When Christian doctors recognize that they are accountable to God, caring for patients made after God’s image, and are seeking wisdom in God’s Word on how to walk, they cannot help but have a different worldview, one which causes them to practice medicine in a very distinct way.

A Biblical worldview gives a doctor a correct understanding of illness and death. God’s Word tells us that illness comes from living in a world broken by sin. God, in his Grace, allows us to understand the body and reduce suffering here and now. And yet we also know that this is not our final home, which gives us a truly hopeful perspective on end-of-life issues.

Christian doctors should be very different when it comes to children. The Bible is clear that children are a gift from God. They are a heritage from the Lord, a reward. But we live in a world that believes children are a curse and a burden. In our office, we greet families with joy when they announce they are going to have a new child no matter the circumstance. We treat children as a blessing and encourage parents to see it that way, too.

Furthermore, physicians who are believers also recognize that a large portion of mental illness comes from the consequences of unresolved sin and broken relationships. For a doctor to address symptoms without also addressing a heart issue is like putting Band-Aids on a festering wound. For instance, we should treat depression with a whole-person approach, recognizing that depression is sometimes the result of a broken relationship with God. To have a perfect understanding of how sin can be rottenness to the bones and how only God can bring hope and healing in that circumstance is a remarkable joy to share.
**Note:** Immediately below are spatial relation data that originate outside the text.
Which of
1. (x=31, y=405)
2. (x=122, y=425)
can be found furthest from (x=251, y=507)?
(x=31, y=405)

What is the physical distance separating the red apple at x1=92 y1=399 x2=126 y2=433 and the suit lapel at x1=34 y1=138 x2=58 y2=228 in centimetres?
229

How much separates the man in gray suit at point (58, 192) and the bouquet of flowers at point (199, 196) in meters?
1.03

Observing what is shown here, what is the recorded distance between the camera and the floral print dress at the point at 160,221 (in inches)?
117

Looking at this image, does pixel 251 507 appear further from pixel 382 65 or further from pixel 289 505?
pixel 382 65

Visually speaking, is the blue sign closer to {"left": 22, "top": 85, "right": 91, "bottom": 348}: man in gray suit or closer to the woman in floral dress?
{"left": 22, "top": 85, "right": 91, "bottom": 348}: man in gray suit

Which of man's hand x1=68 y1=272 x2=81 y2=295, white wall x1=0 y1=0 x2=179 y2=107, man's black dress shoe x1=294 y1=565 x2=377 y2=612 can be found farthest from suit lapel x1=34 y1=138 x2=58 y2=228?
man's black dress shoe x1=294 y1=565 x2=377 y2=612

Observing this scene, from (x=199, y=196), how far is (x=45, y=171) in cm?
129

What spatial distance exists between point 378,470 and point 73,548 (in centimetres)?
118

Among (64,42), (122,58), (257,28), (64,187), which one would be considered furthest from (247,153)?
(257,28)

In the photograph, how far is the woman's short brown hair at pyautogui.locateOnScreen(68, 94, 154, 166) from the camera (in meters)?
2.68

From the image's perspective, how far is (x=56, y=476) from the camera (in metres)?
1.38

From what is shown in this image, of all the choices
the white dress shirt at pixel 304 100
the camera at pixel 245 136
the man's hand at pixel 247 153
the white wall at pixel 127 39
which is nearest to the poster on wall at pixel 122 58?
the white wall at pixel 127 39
A Christian approach to health care is one that values life, respects the way God created people, and seeks to heal people the way they hurt, both body and soul.

So what we can do?

We can flood medical schools with Christian students. We can start our own practices. We can seek to heal like Christ.

SIDEBAR

A “Checkup” for your Family Doctor

Questions to ask your doctor to understand their worldview:

  • If a member of my family (i.e., teenager, older mom of six) had an unexpected pregnancy, what would your first response be? What advice would you give?
  • If I have a terminal illness and asked for a medication to end my life, how would you handle this request?
  • A friend of mine comes to you for help with depression. Who would you recommend as a counselor? Would you encourage my friend to counsel with a pastor?
  • My 12-year-old child is struggling with gender confusion. How would you advise our family?

Dr. Rod Story is a family doctor at Story Family Medicine , a Direct Primary Clinic in Moscow, Idaho. Michael Miller of Samaritan Ministries International , and Emma Story, student at New Saint Andrews College, contributed to this piece.